Last night was my first solo show. It didn’t feel worse, at first, than having a bandmate. I felt the freedom to do what I wanted to do in the first song, without paying half attention to Erin, being attuned to her moves and needs. There’s give and take in a band, and in a duo it’s more pronounced. I spontaneously decided to add an a cappella song at the beginning of my set.
I’ve been on tour for one day and I’m already smoking cigarettes and steering with my knee.
Tour is a scavenger hunt for WiFi passwords.
I first played Greensboro in Turboslut. The show was down the street at a now-defunct spot called Square One. My next shows in Greensboro were here, at Legitimate Business back when it was a mostly-raw warehouse space. The people who made such things happen (there’s always one or two cabals of these, even in smaller towns) built a decent stage backed by a gorgeous wall made of salvaged doors. The sound was always good although it was one of those rooms that really sounded best when at least half full (Black Cat’s main stage is one of these too, IMHO).
Something life-changing happened to me here in 2010: I met my wonderful (ex-) partner, the furniture designer Ben Saperstein. He co-founded and built this venue. It is utterly transformed now. Co-founder Kris Hilbert took it over and runs his recording studio out of it. What once was raw concrete is now warm wood panelling, well-kept rugs, an abundance of instruments and other toys. Hilbert rarely does shows here, and I’m honored to be an exception. Greensboro rolls deep and the room fills up. The lighting is low. I DJ pre-show tunes (Goatsnake, Kelela, Mercyful Fate), and Hilbert lights incense. We’ve set up next to each other, Hilbert’s area defined by full stacks and fronted by a pedal steel guitar. His set is two long songs utilizing a combo of drone guitar and the pedal steel. It’s mesmerizing and builds the ambience in this gorgeous space, which feels like a big luxurious living room.
The audience is quiet, respectful, and comfortable. Taking advantage of their hospitality, I use the gig as a proving ground, playing an 11-song set with one brief intermission. Hilbert joins me for the closer, “Wildfire,” sitting in on pedal steel. I almost cry while playing from how beautiful it is, knowing that it will spoil me for the rest of tour.

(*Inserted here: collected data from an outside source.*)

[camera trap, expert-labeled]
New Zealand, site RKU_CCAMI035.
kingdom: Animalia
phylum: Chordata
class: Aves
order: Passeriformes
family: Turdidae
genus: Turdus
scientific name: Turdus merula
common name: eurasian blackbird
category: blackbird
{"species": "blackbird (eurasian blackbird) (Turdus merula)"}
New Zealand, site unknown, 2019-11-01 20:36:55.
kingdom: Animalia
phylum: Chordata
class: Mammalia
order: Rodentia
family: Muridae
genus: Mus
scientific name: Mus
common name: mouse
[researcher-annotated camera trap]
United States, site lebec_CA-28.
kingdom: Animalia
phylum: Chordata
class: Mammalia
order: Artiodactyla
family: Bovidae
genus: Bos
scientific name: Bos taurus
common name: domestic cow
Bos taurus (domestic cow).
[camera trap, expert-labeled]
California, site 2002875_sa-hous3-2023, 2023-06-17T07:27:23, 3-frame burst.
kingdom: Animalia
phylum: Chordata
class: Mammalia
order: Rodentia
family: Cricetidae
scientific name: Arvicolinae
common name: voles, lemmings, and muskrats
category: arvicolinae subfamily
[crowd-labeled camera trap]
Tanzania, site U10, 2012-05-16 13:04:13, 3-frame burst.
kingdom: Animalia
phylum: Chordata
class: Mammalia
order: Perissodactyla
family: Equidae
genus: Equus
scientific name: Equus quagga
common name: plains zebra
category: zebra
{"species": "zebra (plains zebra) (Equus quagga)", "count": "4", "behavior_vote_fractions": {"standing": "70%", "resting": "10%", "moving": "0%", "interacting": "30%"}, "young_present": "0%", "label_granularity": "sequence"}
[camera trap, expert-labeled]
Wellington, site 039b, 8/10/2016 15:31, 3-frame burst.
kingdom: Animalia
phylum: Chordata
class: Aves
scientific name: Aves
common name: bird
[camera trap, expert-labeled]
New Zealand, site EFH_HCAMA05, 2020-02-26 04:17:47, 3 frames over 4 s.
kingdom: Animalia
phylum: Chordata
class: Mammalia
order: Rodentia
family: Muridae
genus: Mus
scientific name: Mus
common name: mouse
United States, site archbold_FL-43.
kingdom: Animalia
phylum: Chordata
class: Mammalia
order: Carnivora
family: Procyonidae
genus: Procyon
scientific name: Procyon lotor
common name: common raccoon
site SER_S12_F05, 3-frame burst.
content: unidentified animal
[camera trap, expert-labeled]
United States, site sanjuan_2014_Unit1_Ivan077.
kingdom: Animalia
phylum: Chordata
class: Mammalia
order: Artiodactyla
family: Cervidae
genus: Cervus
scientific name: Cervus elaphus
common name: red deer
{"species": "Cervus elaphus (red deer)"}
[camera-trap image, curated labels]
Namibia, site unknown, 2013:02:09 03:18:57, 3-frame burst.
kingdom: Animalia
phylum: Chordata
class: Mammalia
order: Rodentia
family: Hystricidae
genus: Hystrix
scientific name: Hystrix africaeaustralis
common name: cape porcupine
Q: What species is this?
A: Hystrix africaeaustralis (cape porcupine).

Hilbert and his partner Britt, a clothing designer, live next door to the venue with a massive brood of animals. They are big-hearted foster parents who can’t turn down a furry creature in need. Word gets out amongst creatures who seem to seek them out. Currently the squad is four dogs and eight cats. I pet every cat. The newest and littlest one, an eccentric black kitten (the runt of her litter) reminds us all of Ben’s cat, Birthday, a former Hilbert rescue herself.
I was worried I would miss The Bachelor but watching it next. Come on, Raven!
I just saw that Vanessa won… not by watching the show but by logging onto the ABC website to try to watch the show. Great. Might as well go home now.
The Biz’s control room is my quarters for the night. I eat cereal in my underwear and watch TV until I fall asleep.